Il silenzio di Francesco ad Auschwitz “dono di Giovanni Paolo II e Benedetto XVI”
Un gruppo di giovani pellegrini tedeschi si è preparato per la Giornata mondiale della Gioventù di Cracovia visitando, in una sorta di “Via Crucis della storia”, i campi di sterminio nazista e i luoghi della sofferenza imposti dai sovietici alla Polonia. La visita di oggi del pontefice “chiude le ferite che ci siamo inferti a vicenda. Ricordiamo con gratitudine le parole di papa Ratzinger”.
Cracovia (AsiaNews) – La visita di papa Francesco ai campi di sterminio nazista di Auschwitz e Birkenau “chiude le ferite che tedeschi e polacchi si sono inferti a vicenda. Il fatto che il pontefice non sia europeo, per quanto di origini italiane, è molto significativo per noi. Prima un Papa polacco, poi uno tedesco e infine un argentino. Che ha scelto il silenzio per commemorare le vittime, e lo ha potuto fare soltanto grazie alle parole già pronunciate in questo luogo di dolore da Giovanni Paolo II e Benedetto XVI”. Lo dice ad AsiaNews Jurgen, “portavoce” di un gruppetto di pellegrini tedeschi incontrati da AsiaNews nei pressi della piazza centrale Mariacki.
La delegazione tedesca in Polonia per la XXXI Giornata mondiale della Gioventù è in realtà molto ampia, forse 15mila pellegrini in tutto accompagnati da quasi 300 fra sacerdoti e vescovi.

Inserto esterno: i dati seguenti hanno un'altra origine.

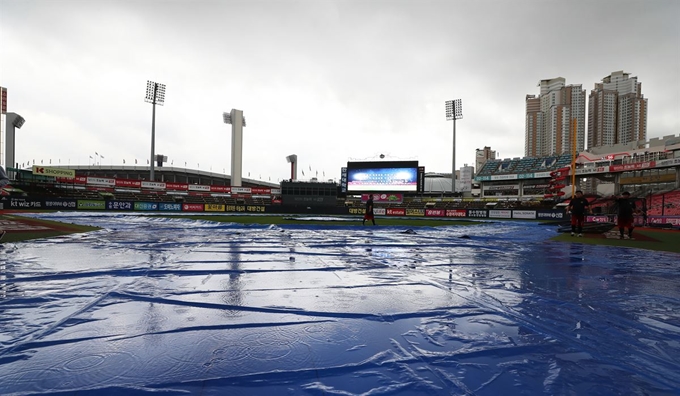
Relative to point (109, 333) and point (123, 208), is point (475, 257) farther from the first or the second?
point (123, 208)

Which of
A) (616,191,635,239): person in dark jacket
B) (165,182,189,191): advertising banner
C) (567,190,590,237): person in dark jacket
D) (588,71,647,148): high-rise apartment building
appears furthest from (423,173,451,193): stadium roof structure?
(616,191,635,239): person in dark jacket

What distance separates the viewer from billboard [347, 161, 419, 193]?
38.6 meters

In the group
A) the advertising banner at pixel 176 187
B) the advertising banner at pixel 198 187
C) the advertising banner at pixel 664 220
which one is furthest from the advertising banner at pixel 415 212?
the advertising banner at pixel 176 187

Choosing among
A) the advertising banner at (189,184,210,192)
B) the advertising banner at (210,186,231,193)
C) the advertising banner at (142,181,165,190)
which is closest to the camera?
the advertising banner at (142,181,165,190)

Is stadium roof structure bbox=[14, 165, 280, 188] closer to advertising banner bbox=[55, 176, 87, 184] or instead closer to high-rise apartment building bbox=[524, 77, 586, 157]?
advertising banner bbox=[55, 176, 87, 184]

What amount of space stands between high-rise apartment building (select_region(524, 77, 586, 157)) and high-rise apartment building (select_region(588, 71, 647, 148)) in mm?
3892

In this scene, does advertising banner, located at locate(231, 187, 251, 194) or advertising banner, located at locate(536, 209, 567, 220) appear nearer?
advertising banner, located at locate(536, 209, 567, 220)

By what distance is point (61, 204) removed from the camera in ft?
106

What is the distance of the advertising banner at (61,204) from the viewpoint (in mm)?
31844

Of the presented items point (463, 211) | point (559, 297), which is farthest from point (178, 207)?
point (559, 297)

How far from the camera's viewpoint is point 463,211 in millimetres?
32031

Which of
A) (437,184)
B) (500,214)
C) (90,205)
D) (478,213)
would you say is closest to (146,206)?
(90,205)

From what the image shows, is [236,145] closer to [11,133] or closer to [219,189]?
[219,189]

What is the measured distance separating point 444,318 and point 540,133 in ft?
397
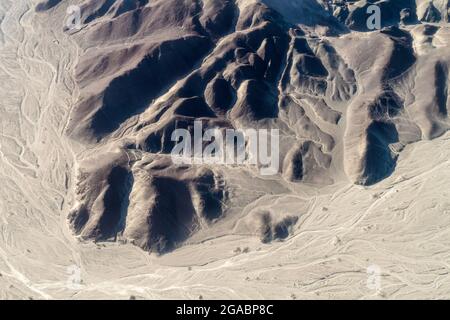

Oggi, mentre il Papa entra nei luoghi della Shoah, la Gmg assume per loro un significato particolare: “Siamo grati del fatto che ogni pontefice venuto in Polonia abbia voluto dare il suo contributo alla memoria delle vittime, alla riconciliazione fra i nostri popolo e alla condanna del ‘male assoluto’ che fa il nazismo. La nostra generazione, quella dei tedeschi nati circa 20 anni fa, non ha più il complesso di colpa dei nostri padri o le colpe dei nostri nonni. Ma è dovere del mondo intero, e quindi anche della Germania, ricordare ciò che è accaduto”.
Francesco ha dichiarato, tornando dal viaggio apostolico in Armenia, che non avrebbe parlato durante la visita al campo di sterminio nazista “e che Dio mi dia la grazia di piangere”. Questa scelta è stata lodata dai rabbini di Polonia, che hanno sottolineato l’importanza del “silenzio orante” durante gli eventi e le commemorazioni dell’Olocausto. Jurgen è d’accordo: “Noi siamo partiti per Cracovia a inizio luglio, e insieme a cinque sacerdoti abbiamo visitato i campi di sterminio e quelli della repressione stalinista in questo povero Paese. E’ stata per noi una sorta di ‘Via Crucis della storia moderna’, pensata per arrivare qui preparati. E in effetti davanti a tanto dolore sembra che soltanto il silenzio possa essere adeguato”.
Tuttavia, sottolinea, “la scelta di papa Francesco è un dono dei suoi predecessori. Sarebbe stato impossibile per lui rimanere in silenzio se prima di questa visita non fossero arrivati il perdono e la richiesta di perdono da parte di san Giovanni Paolo II e le fondamentali parole di Benedetto XVI”. Nel 2006, durante la sua visita ad Auschwitz, il papa emerito disse: “In un luogo come questo vengono meno le parole, in fondo può restare soltanto uno sbigottito silenzio, un silenzio che è un interiore grido verso Dio: Perché, Signore, hai taciuto? Perché hai potuto tollerare tutto questo? È in questo atteggiamento di silenzio che ci inchiniamo profondamente nel nostro intimo davanti alla innumerevole schiera di coloro che qui hanno sofferto e sono stati messi a morte; questo silenzio, tuttavia, diventa poi domanda ad alta voce di perdono e di riconciliazione, un grido al Dio vivente di non permettere mai più una simile cosa”.
Queste parole, conclude Jurgen, “sono per noi tedeschi una ‘bussola’ per fare la pace con il nostro passato, chiedere scusa per quello che abbiamo fatto ma – infine – andare avanti. Le tensioni xenofobe e autarchiche che stanno agitando l’Europa colpiscono anche la Germania, sarebbe stupido negarle. Ma dall’appello, dal grido al Dio vivente noi troveremo sempre la forza per respingerle”.